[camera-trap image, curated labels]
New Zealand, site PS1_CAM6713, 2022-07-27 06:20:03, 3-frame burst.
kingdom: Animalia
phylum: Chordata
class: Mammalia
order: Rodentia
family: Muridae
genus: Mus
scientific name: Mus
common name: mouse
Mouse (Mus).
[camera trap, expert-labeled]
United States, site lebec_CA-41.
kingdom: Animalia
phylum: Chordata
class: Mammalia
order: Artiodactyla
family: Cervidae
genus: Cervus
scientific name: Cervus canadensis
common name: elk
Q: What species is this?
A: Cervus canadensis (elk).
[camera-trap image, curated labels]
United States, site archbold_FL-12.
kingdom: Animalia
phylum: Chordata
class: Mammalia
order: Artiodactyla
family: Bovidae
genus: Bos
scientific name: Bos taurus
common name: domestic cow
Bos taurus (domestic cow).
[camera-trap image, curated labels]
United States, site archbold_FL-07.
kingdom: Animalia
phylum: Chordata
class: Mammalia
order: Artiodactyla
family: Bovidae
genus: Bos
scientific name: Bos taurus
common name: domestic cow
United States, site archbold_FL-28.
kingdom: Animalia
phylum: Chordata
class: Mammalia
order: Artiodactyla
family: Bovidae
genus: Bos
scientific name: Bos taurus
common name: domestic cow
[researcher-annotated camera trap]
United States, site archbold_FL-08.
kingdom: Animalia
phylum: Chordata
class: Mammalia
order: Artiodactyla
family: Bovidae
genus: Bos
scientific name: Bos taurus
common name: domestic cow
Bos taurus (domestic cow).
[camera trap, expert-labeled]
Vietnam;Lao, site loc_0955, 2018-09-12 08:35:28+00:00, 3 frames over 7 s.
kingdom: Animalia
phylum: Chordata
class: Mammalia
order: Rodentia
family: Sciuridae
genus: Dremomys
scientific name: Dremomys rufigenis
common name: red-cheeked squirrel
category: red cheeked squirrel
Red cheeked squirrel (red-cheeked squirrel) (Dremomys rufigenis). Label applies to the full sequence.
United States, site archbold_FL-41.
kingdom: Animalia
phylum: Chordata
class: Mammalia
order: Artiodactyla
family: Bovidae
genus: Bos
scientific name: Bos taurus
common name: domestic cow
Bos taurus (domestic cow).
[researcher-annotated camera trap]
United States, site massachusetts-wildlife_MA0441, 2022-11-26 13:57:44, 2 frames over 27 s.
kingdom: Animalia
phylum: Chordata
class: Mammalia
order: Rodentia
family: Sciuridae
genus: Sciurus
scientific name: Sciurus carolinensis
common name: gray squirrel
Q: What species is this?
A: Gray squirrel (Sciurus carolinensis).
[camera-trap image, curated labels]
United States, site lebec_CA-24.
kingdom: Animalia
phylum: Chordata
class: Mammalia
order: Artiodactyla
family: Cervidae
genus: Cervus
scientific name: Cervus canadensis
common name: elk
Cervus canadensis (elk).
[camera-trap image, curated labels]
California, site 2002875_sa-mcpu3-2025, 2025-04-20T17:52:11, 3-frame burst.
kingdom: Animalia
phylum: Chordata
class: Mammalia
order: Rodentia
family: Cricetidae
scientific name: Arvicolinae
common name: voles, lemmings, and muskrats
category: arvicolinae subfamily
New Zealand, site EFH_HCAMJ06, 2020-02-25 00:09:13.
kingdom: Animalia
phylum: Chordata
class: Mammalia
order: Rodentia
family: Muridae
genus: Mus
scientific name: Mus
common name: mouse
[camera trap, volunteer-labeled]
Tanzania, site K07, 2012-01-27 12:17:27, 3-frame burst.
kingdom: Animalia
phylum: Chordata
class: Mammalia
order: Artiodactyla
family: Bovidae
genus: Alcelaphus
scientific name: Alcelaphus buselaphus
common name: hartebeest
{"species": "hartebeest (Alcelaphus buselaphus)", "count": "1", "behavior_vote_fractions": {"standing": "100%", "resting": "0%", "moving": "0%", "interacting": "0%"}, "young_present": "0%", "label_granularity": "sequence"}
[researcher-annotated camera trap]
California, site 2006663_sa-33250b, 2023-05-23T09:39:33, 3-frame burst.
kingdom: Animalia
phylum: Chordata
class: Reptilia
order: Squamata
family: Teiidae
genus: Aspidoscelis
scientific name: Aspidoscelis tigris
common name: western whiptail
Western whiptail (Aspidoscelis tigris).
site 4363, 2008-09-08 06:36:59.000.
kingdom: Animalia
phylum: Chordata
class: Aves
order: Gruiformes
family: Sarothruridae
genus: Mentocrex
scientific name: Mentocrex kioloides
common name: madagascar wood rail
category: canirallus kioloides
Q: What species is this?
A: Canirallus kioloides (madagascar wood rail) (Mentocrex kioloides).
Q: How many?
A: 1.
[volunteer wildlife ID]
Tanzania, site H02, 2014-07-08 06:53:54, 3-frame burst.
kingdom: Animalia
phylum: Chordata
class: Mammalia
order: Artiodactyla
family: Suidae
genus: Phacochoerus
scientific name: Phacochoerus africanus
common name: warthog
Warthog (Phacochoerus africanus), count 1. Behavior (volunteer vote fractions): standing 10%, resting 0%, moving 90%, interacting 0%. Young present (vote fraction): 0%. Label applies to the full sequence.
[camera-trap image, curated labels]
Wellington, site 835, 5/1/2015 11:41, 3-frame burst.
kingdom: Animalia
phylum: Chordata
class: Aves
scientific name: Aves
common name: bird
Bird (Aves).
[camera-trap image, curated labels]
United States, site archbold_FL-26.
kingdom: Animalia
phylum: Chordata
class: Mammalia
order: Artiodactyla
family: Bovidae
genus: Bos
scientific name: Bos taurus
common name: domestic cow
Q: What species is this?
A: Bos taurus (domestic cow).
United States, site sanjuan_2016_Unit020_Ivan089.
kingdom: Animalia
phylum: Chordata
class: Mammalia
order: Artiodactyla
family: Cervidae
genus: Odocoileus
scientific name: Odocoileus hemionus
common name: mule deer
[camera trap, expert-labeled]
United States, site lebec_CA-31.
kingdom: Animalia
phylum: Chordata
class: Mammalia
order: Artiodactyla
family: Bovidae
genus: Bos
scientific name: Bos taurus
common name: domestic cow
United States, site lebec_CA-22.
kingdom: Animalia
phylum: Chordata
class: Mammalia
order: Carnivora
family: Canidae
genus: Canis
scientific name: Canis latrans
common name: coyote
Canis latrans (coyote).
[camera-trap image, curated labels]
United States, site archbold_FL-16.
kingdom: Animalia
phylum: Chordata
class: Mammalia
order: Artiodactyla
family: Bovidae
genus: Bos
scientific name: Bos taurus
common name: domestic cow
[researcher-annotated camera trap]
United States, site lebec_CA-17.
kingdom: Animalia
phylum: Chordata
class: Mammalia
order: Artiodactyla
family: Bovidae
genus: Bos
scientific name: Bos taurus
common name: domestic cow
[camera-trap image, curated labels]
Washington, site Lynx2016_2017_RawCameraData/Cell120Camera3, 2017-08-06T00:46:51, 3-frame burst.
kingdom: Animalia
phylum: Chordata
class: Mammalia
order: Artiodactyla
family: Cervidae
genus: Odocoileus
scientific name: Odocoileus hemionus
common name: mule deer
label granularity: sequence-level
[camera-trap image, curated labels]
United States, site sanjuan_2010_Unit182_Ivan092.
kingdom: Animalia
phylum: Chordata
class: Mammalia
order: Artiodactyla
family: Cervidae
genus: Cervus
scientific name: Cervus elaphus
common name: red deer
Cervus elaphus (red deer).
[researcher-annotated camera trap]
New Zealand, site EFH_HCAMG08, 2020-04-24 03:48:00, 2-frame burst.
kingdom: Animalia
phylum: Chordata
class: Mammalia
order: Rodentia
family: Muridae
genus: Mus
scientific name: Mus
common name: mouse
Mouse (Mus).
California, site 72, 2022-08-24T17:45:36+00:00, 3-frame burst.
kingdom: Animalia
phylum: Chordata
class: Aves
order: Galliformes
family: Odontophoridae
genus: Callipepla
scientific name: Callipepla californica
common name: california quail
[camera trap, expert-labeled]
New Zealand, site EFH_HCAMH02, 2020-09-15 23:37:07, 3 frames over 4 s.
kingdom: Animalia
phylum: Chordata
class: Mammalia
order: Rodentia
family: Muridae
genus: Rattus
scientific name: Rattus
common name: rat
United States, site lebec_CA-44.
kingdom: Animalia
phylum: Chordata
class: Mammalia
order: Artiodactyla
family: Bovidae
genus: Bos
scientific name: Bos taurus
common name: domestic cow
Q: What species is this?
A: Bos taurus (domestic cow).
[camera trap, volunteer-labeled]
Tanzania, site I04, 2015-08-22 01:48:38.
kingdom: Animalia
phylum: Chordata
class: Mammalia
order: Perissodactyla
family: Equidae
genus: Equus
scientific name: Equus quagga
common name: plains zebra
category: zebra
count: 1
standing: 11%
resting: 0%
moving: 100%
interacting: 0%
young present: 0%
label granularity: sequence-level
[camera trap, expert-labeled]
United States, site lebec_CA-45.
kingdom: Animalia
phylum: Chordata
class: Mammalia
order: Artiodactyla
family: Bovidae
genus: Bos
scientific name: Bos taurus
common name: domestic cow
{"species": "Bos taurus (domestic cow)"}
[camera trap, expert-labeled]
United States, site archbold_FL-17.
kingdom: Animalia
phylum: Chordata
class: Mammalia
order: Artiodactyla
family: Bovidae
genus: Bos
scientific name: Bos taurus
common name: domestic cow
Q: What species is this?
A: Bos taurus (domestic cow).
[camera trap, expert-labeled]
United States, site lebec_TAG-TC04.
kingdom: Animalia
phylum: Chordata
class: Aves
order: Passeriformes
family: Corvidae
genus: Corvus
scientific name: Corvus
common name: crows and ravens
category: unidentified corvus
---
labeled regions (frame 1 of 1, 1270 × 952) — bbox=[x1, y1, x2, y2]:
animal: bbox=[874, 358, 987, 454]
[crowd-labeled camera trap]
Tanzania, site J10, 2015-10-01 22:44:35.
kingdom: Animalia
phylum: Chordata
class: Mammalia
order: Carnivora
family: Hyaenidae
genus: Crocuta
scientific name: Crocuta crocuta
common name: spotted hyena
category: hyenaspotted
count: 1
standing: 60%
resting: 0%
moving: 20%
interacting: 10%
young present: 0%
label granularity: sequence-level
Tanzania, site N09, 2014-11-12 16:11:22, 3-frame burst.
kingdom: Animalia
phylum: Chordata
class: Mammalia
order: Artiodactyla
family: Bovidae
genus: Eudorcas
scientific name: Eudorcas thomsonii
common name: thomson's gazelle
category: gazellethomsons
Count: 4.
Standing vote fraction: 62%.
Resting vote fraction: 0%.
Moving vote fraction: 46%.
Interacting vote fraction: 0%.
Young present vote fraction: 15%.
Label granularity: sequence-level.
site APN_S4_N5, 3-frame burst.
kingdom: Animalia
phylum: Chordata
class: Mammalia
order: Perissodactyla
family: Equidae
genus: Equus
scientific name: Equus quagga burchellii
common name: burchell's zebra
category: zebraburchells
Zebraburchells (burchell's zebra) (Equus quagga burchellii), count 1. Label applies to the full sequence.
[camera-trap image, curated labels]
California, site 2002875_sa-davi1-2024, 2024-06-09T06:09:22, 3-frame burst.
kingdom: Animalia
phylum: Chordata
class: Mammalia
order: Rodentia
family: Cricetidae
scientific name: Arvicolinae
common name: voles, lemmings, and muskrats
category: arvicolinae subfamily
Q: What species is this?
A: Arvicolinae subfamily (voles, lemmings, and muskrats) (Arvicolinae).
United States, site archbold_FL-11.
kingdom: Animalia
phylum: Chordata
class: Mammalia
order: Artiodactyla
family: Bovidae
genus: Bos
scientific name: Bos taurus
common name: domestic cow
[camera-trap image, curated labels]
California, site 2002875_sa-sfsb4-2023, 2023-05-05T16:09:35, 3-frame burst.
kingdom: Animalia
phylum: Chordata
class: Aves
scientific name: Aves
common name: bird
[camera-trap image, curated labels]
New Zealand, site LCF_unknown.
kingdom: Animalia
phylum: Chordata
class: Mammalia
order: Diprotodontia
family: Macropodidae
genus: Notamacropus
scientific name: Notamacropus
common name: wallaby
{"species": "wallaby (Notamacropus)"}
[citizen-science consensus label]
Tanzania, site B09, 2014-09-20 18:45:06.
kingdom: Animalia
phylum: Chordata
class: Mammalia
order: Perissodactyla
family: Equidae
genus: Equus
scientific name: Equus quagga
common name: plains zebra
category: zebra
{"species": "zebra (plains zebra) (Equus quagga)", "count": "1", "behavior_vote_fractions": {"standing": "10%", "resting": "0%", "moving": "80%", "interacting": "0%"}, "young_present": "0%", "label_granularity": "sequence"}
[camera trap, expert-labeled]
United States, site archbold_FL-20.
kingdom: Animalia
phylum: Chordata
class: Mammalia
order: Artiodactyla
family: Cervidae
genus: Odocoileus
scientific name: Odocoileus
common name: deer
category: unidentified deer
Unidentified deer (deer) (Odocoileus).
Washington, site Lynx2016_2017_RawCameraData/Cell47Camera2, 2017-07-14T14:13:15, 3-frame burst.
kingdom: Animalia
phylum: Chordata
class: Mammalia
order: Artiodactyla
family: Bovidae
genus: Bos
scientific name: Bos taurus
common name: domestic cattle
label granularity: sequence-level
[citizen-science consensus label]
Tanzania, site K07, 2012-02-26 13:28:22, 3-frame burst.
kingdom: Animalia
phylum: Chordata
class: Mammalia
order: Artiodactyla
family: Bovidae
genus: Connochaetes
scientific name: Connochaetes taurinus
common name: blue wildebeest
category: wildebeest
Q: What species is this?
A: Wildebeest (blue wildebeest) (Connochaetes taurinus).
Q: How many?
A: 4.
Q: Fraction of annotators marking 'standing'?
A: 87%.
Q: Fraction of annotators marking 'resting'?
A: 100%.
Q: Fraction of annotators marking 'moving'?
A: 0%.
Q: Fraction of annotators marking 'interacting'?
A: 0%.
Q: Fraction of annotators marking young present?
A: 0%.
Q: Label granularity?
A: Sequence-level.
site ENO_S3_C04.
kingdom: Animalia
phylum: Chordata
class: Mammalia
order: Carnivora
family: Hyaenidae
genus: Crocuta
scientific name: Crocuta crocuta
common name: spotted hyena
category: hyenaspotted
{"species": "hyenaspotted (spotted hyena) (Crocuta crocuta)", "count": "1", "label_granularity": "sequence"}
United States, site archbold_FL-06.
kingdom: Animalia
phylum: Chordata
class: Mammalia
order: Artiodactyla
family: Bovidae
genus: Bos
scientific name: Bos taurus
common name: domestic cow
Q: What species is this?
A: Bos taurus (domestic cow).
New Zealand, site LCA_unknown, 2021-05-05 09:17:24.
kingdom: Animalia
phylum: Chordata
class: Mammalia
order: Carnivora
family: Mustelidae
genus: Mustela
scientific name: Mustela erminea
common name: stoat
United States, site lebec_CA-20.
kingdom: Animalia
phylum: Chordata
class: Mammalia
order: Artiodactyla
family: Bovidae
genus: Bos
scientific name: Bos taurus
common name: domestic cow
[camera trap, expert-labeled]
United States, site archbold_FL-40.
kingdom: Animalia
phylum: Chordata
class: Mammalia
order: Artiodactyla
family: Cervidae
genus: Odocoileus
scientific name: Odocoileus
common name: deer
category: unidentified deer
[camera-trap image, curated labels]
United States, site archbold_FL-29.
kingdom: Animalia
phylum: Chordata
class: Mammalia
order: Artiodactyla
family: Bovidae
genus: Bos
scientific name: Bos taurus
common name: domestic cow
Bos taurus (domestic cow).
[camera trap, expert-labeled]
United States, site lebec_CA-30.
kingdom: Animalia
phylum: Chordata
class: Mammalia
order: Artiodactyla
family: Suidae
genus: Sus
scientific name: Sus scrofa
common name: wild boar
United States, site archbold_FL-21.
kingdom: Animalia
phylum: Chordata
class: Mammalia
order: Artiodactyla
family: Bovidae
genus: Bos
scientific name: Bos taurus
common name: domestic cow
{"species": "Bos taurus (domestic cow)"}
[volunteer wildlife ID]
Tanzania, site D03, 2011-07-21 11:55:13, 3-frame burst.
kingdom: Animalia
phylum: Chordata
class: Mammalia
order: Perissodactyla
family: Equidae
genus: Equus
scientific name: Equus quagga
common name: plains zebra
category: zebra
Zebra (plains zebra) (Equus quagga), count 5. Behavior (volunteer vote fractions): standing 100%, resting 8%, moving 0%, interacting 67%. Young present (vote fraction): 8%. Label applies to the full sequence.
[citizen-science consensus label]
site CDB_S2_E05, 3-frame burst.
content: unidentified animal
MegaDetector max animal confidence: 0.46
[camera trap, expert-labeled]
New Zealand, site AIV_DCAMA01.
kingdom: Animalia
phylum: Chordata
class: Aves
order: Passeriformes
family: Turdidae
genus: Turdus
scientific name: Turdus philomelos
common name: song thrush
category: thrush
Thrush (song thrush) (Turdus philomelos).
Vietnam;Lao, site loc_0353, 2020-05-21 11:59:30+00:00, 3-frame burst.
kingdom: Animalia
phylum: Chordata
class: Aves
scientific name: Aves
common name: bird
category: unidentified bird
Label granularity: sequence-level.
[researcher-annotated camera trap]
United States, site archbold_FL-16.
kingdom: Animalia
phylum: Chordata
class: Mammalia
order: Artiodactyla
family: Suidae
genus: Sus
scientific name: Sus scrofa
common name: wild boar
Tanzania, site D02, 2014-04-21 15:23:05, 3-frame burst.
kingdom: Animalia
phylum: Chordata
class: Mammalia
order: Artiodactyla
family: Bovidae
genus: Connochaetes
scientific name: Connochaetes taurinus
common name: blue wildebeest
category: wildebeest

◇ ◇ ◇ ◇ ◇ ◇ ◇

TASK PROMPT >>
Pick from the records each line that contains the word "annotators" and show it.

RESPONSE TO THIS TASK >>
Q: Fraction of annotators marking 'standing'?
Q: Fraction of annotators marking 'resting'?
Q: Fraction of annotators marking 'moving'?
Q: Fraction of annotators marking 'interacting'?
Q: Fraction of annotators marking young present?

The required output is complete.